[Supplied passage start]

In any case, nurturing touch not only creates a space of comfort and safety. It can also be surprisingly ecstatic, as a friend shared:
Though it was after 11 PM, we cuddled. For about two hours. Ecstatic cuddling. I had experiences last night that I do not have immediate words for. Rich, deep, full. Subtle. Powerful. Moving. Meaningful. Pointing to greater connection with all life. We were in connection. In the same wave, as she put it, like a flock of birds wheeling in the sky as if with one mind.
Whether or not you experience ecstasy, bonding behaviors are a practical means of restoring and sustaining the harmonious sparkle in a relationship...even with a partner who is snapping like an alligator. Combine them with gentle lovemaking with lots of periods of relaxation (and a minimum of sexual satiety signals via orgasm), and you may find that you can sustain the harmony in your relationship with surprising ease.
Maybe those rare "swans" (couples who effortlessly stay together harmoniously) are largely made, not born. Certainly, I now carefully ponder news stories like this one about a couple married happily for over 80 years. The journalist reported that, "The couple never went to bed without a kiss and cuddle."
Hmmm...cause or effect?

[Supplied passage end]
[Raw data start]

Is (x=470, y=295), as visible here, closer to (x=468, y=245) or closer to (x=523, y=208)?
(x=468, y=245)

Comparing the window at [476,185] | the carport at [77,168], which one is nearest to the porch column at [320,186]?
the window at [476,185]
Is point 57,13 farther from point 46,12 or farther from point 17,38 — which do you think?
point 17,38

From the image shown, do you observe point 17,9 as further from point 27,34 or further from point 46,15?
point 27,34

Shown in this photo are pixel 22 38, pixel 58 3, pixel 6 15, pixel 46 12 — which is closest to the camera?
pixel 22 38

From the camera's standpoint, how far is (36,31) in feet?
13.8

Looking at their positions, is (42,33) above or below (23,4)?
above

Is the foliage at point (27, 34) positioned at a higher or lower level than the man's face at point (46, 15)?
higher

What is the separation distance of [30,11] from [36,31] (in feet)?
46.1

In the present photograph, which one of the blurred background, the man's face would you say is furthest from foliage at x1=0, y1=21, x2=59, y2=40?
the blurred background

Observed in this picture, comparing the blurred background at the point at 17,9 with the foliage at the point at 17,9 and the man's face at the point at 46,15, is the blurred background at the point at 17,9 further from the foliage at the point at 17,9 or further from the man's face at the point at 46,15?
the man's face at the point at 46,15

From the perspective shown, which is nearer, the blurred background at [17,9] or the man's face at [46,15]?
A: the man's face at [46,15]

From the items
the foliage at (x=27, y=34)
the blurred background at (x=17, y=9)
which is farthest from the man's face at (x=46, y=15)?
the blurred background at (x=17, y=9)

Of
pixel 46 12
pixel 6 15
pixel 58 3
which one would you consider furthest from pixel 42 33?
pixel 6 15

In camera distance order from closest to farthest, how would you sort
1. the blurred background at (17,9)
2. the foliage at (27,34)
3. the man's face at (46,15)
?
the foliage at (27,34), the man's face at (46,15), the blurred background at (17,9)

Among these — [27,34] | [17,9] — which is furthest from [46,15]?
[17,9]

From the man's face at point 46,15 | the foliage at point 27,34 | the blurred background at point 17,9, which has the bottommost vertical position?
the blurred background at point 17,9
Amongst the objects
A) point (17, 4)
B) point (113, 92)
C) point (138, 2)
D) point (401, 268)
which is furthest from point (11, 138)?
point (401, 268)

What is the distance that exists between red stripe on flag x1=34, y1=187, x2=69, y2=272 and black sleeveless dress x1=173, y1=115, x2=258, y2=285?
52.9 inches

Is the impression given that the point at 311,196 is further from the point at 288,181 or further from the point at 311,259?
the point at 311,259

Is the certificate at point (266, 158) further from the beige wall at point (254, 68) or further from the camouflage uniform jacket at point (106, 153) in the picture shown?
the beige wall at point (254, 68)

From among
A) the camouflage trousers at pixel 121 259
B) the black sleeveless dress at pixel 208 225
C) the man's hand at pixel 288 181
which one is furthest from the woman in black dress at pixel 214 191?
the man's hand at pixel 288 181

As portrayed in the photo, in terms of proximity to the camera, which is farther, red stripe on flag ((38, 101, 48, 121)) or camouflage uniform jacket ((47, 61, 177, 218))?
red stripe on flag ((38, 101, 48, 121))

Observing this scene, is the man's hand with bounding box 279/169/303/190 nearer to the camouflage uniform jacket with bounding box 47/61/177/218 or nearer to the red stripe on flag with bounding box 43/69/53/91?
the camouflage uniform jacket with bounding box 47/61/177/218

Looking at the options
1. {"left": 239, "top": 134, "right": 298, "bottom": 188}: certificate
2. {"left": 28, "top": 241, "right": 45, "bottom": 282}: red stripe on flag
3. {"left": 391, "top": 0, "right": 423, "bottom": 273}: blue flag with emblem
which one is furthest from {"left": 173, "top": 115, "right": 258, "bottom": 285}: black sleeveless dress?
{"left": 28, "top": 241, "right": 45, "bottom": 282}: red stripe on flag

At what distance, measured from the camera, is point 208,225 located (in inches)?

[Raw data end]

» Required tasks:
1: Summarize the passage on nurturing touch in two sentences.
2: Please carry on with the passage on nurturing touch from the point where it stops.
The lines are separate material and have no connection to the passage on nurturing touch.

» Results for each task:
1: Nurturing touch creates comfort and safety and can even be ecstatic, and bonding behaviors combined with gentle lovemaking, with many periods of relaxation and a minimum of orgasm, may let a couple sustain harmony with surprising ease. Couples who stay together harmoniously may be largely made rather than born, as a news story suggests about a couple married happily for over 80 years who never went to bed without a kiss and cuddle.

2:
A husband's insights about bonding behaviors:

My wife and I just had guests for three weeks, and kissing, cuddling, complimenting each other, making love, etc, took a back seat. Now, it's like we're partial strangers (again), and it has been something of an eye-opener for me to recognise what is cause and what is effect. If I hadn't been aware of the theoretical importance of bonding behaviours, and their likely result, I would have tended to think, as I have in the past, that our cuddling had dried up because we'd temporarily 'gone off' each other, rather than the other way around. This wouldn't have been particularly worrying. We've been married for ages, and we've had loads of ups and downs. In fact, I used to believe ups and downs were inevitable in marriage; and that the only way round them was to wait for the bottom to occur, and enjoy the passage to the top again. Now, I'm not so sure, since it's become clear to me that 'going off' one another is the result, rather than the cause, of a dearth of cuddling.
Lack of cuddling eventually leads to lack of desire to cuddle, whether through laziness, habit, resentment or indifference. Cuddling (all bonding behaviours included) causes the desire for more cuddles. It is a beneficent biofeedback machine, just as the absence of bonding behaviours seems to be the opposite. Everyone will be familiar with young lovers not seeming able to get near enough to each other. Well, we've experienced the same, repeatedly, as a result of initially scheduling bonding behaviour and watching it snowball.
If serial cuddling doesn't come naturally (i.e., a couple isn't an inseparable pair of young lovers) it seems absolutely critical to schedule bonding behaviours. It's as critical as an exercise regime, should a person have decided they like the outcome of exercise. In this case, assuming a couple likes the idea of feeling as close and as in love as parent and child or star crossed teenagers, time and effort have to be employed.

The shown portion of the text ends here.